Sǐ Bù Míng Mù

Sǐ Bù Míng Mù

Some people like to imagine life as a story, and death as a neat end to that story, tying up all the loose ends. They suppose that everything that happens is meant to be, with people existing as mere characters with storylines ordained by some kind of cosmic director.

Real life is rarely so clear as that.

The Cantonese describe an emotion more common among the dying with their phrase sǐ bù míng mù (死不冥目). It refers to the feeling of approaching death with the knowledge that a grievance will never be resolved.

Many people have an intolerance for negativity, attempting through cajoling, coercion, and even outright force to wrest people into a positive frame. Look on the bright side of the situation, we’re told. There’s always a silver lining, they say. Don’t worry, things will get better.

Only the most fortunate can deny, however, that sometimes, things don’t get better. Sometimes, there really isn’t a bright side, because some dark clouds have no glowing margins, and grow ever darker until the moment that they release their lightning, with death and wreckage to follow. Some people achieve moments where justice seems to be achieved, but most of the injustices of life never go away. We learn to live with them, and eventually, to die with them still casting their shadows. Time does not heal all wounds. It causes some wounds to fester and spread.

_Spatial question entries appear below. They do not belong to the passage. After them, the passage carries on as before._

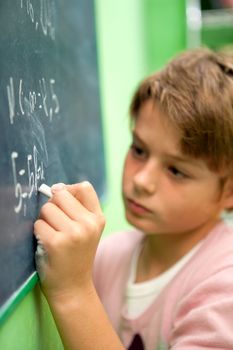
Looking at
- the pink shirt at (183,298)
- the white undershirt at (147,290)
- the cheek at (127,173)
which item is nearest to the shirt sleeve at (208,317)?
the pink shirt at (183,298)

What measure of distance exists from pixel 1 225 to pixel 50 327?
27 centimetres

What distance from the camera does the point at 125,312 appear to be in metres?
0.94

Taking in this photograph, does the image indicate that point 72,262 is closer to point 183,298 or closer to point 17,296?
point 17,296

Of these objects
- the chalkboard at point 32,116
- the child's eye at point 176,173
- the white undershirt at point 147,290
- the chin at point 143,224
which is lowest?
the white undershirt at point 147,290

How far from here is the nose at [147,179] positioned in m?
0.85

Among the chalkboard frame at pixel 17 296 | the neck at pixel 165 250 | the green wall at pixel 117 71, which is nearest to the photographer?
the chalkboard frame at pixel 17 296

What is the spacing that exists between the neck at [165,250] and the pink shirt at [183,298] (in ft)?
0.09

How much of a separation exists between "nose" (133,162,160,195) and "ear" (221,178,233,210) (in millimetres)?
143

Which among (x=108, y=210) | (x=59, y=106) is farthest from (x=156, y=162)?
(x=108, y=210)

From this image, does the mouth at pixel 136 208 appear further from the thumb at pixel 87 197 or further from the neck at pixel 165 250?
the thumb at pixel 87 197

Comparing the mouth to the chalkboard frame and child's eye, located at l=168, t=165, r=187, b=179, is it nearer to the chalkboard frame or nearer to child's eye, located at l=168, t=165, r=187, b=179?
child's eye, located at l=168, t=165, r=187, b=179

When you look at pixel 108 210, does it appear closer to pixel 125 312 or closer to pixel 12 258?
pixel 125 312

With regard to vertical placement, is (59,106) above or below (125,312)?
above

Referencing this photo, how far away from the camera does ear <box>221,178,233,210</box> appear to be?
0.93 metres
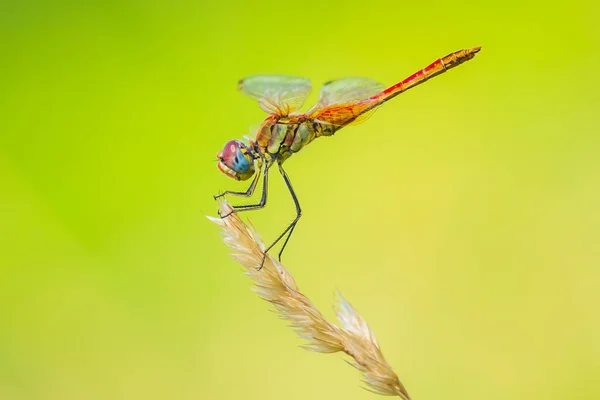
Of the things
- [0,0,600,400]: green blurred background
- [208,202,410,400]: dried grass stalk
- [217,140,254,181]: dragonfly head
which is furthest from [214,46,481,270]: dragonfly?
[0,0,600,400]: green blurred background

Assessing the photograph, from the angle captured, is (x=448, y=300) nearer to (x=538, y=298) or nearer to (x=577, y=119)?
(x=538, y=298)

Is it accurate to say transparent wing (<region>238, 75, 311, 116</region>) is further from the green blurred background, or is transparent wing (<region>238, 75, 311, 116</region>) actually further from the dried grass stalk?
the green blurred background

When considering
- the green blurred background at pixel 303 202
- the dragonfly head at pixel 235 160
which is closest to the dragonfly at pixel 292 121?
the dragonfly head at pixel 235 160

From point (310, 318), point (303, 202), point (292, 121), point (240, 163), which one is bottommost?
point (310, 318)

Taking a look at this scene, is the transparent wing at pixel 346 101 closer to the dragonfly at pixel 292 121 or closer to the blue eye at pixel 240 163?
the dragonfly at pixel 292 121

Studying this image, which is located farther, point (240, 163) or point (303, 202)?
point (303, 202)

Sǐ bù míng mù may be a Cantonese phrase, but it’s an emotional concept many outside the borders of China can understand. In European medieval culture, there was belief in the existence of revenants. These beings were the dead, returned in some physical or spiritual form to the world of the living because of the emotional power of the unresolved grievances that they died with.

A high degree of emotional granularity provides people with some resilience, enabling them to recognize the specific nature of their feelings as they experience them. Becoming acquainted with a more detailed emotional world isn’t a panacea, though. Knowing your feelings doesn’t prevent bad things from happening, and sometimes, as is the case with sǐ bù míng mù, the most we can get from a particular grain of new emotional understanding is a more focused view of the path through suffering on the way to complete destruction.